ASSIGNED TASK: Rewrite the rows below with every "New" switched to "Used" and nothing else changed. Leave the pictures out of your answer.

INPUT FOR THIS TASK:
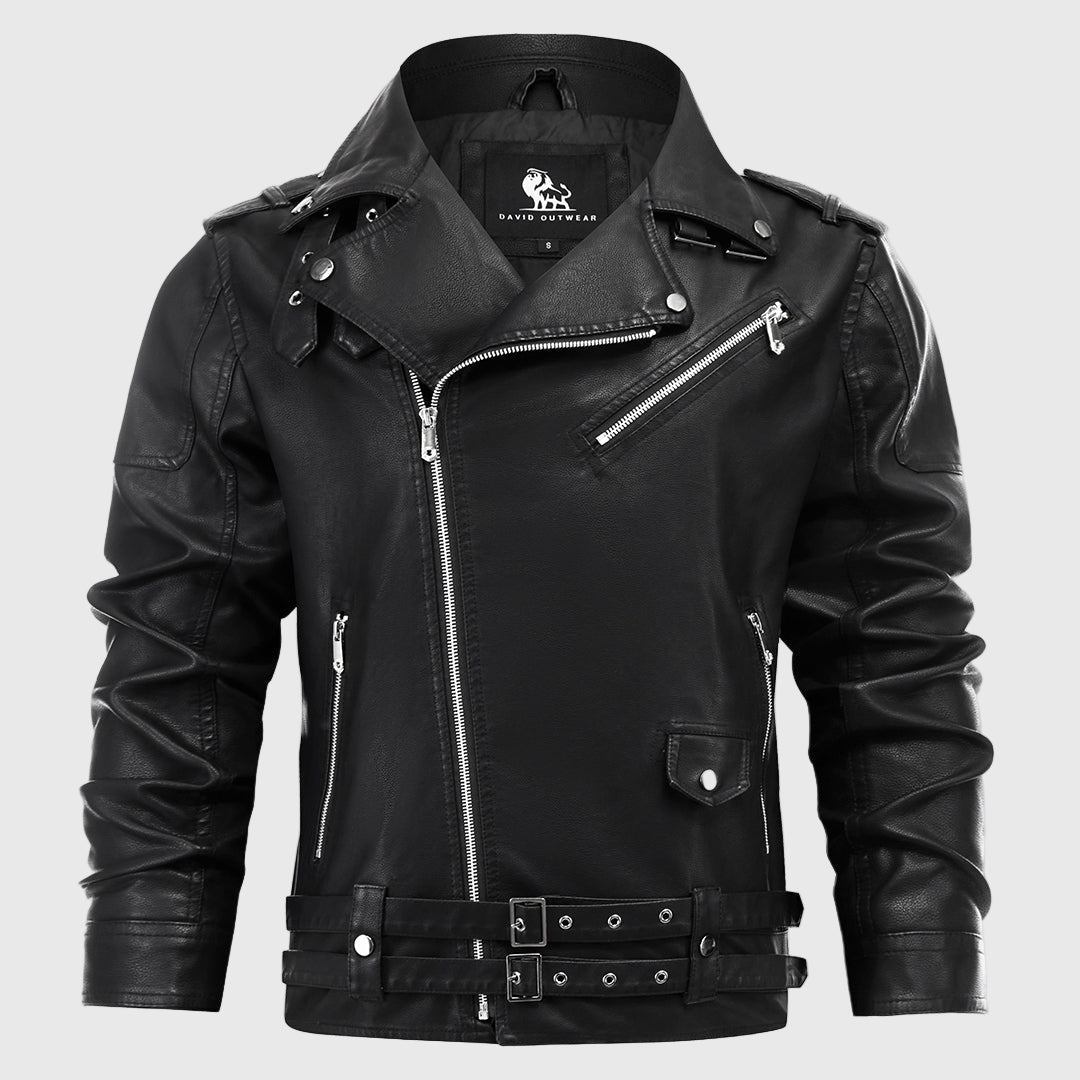 Harrison | Giacca in pelle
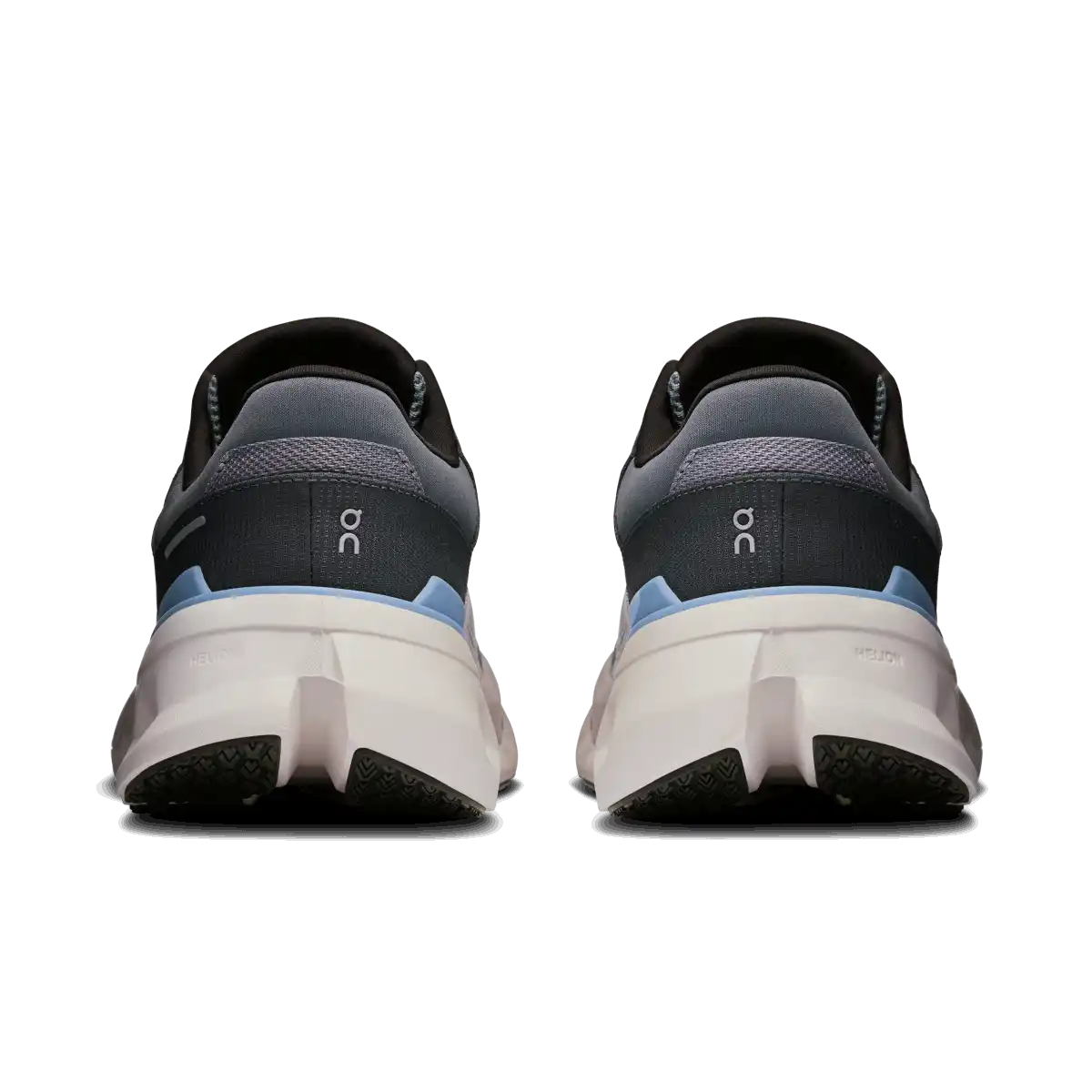 On Cloudrunner 2 Men's Alloy Grey/Light Grey Blue
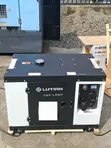Lutian Soundproof Generator 10kva Na Asali - 1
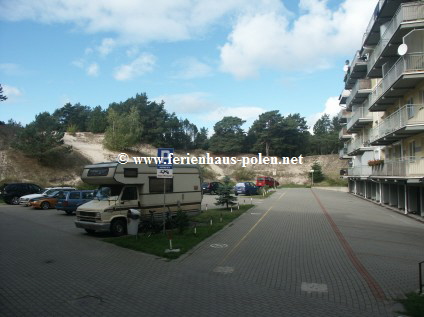 Ferienhaus Polen - Ferienwohnung Lilliac in Ustka an der Ostsee/Polen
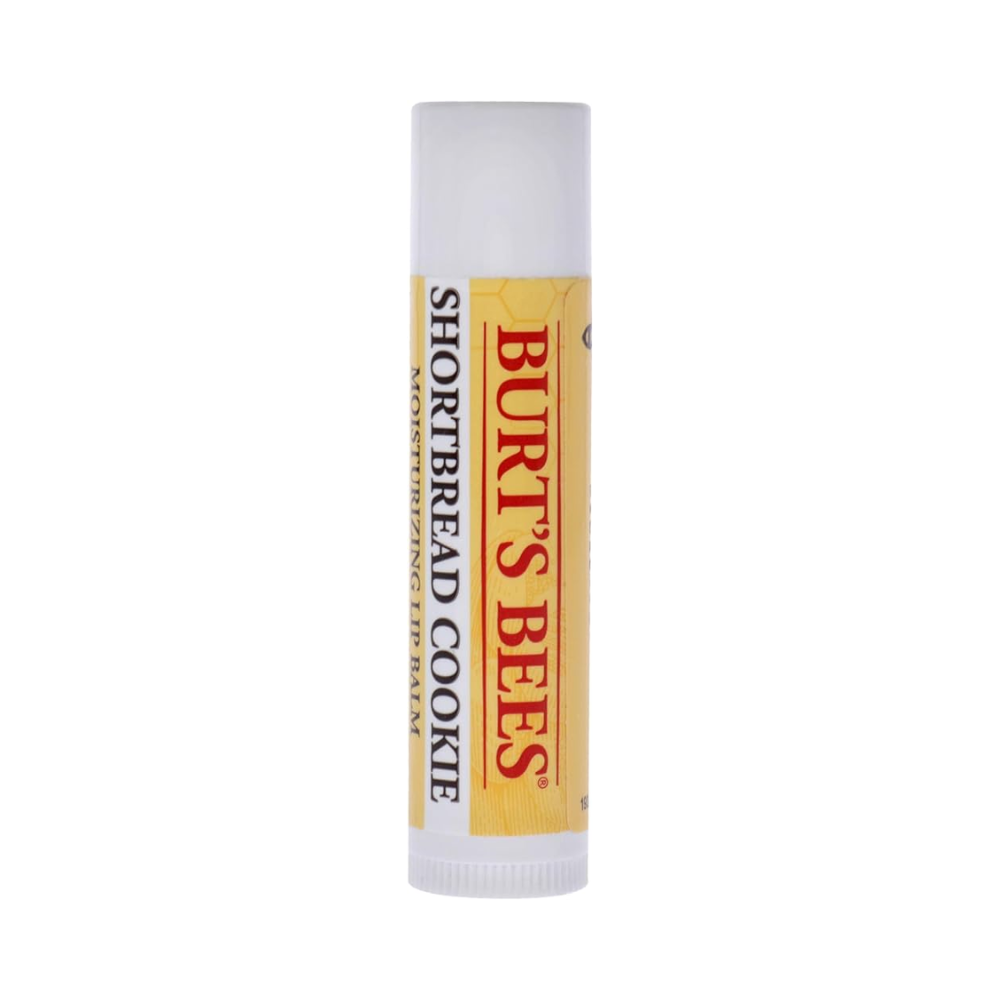 6 x Burt's Bees Shortbread Cookie Lip Balm 4.25g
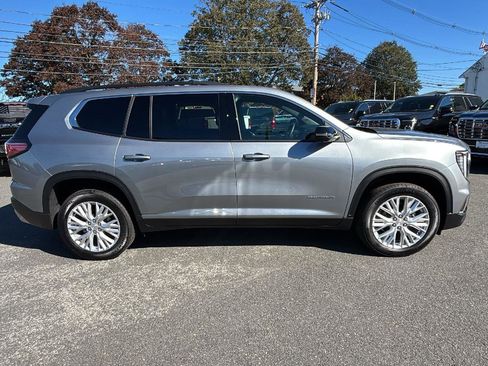 New 2025 GMC Acadia Elevation w/ Elevation Premium Package image 8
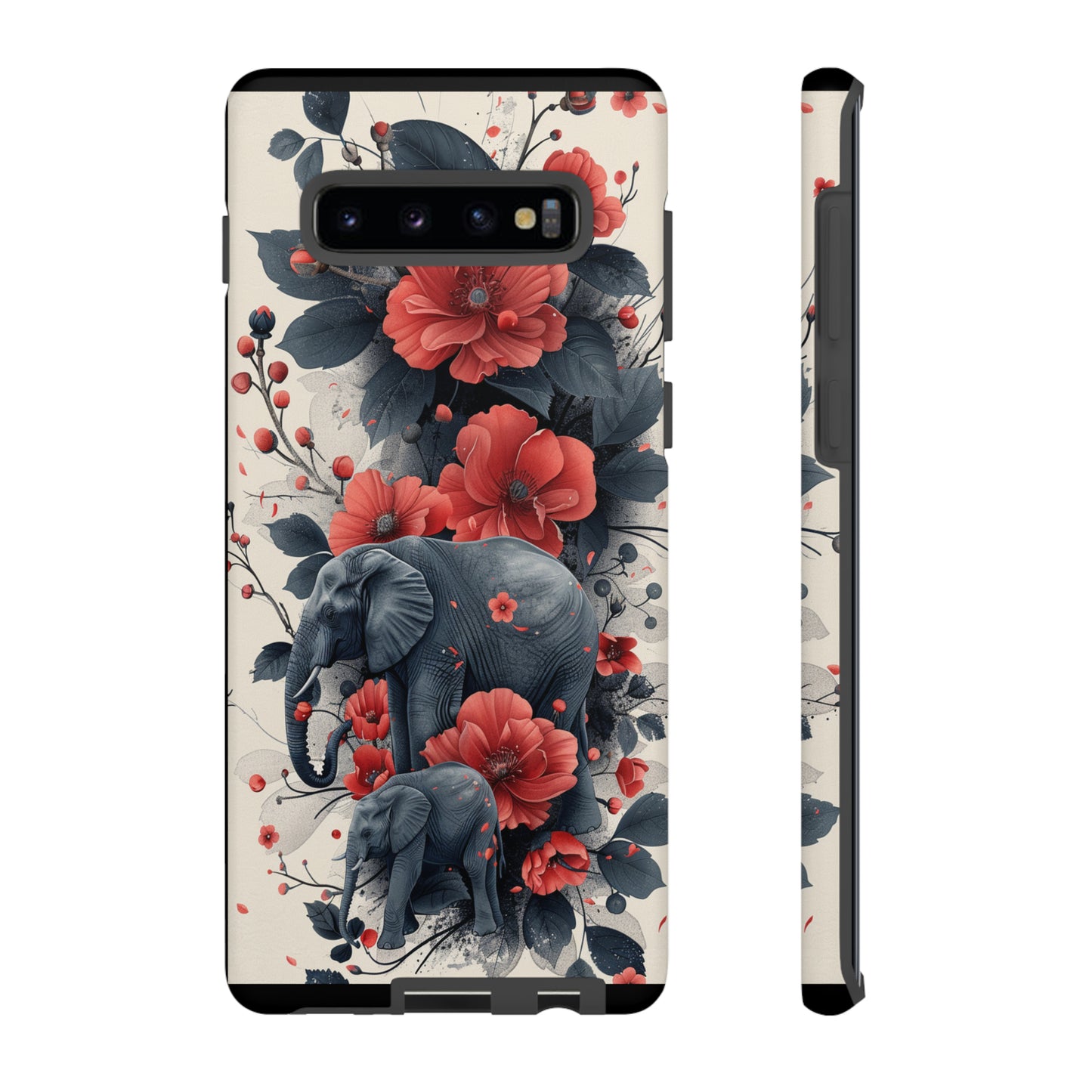 Tough Phone Case Elephant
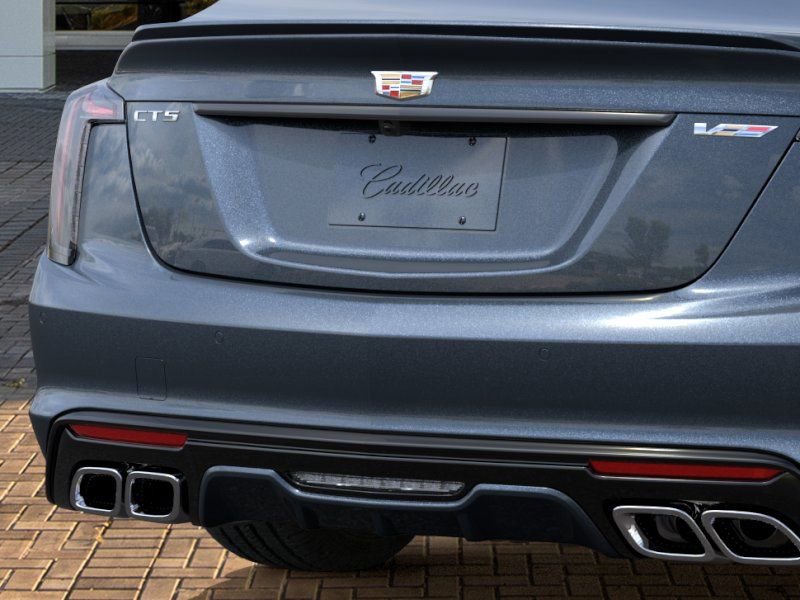 New 2026 Cadillac CT5 V RWD image 14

ANSWER TO THIS TASK:
 Harrison | Giacca in pelle
 On Cloudrunner 2 Men's Alloy Grey/Light Grey Blue
Lutian Soundproof Generator 10kva Na Asali - 1
 Ferienhaus Polen - Ferienwohnung Lilliac in Ustka an der Ostsee/Polen
 6 x Burt's Bees Shortbread Cookie Lip Balm 4.25g
 Used 2025 GMC Acadia Elevation w/ Elevation Premium Package image 8
 Tough Phone Case Elephant
 Used 2026 Cadillac CT5 V RWD image 14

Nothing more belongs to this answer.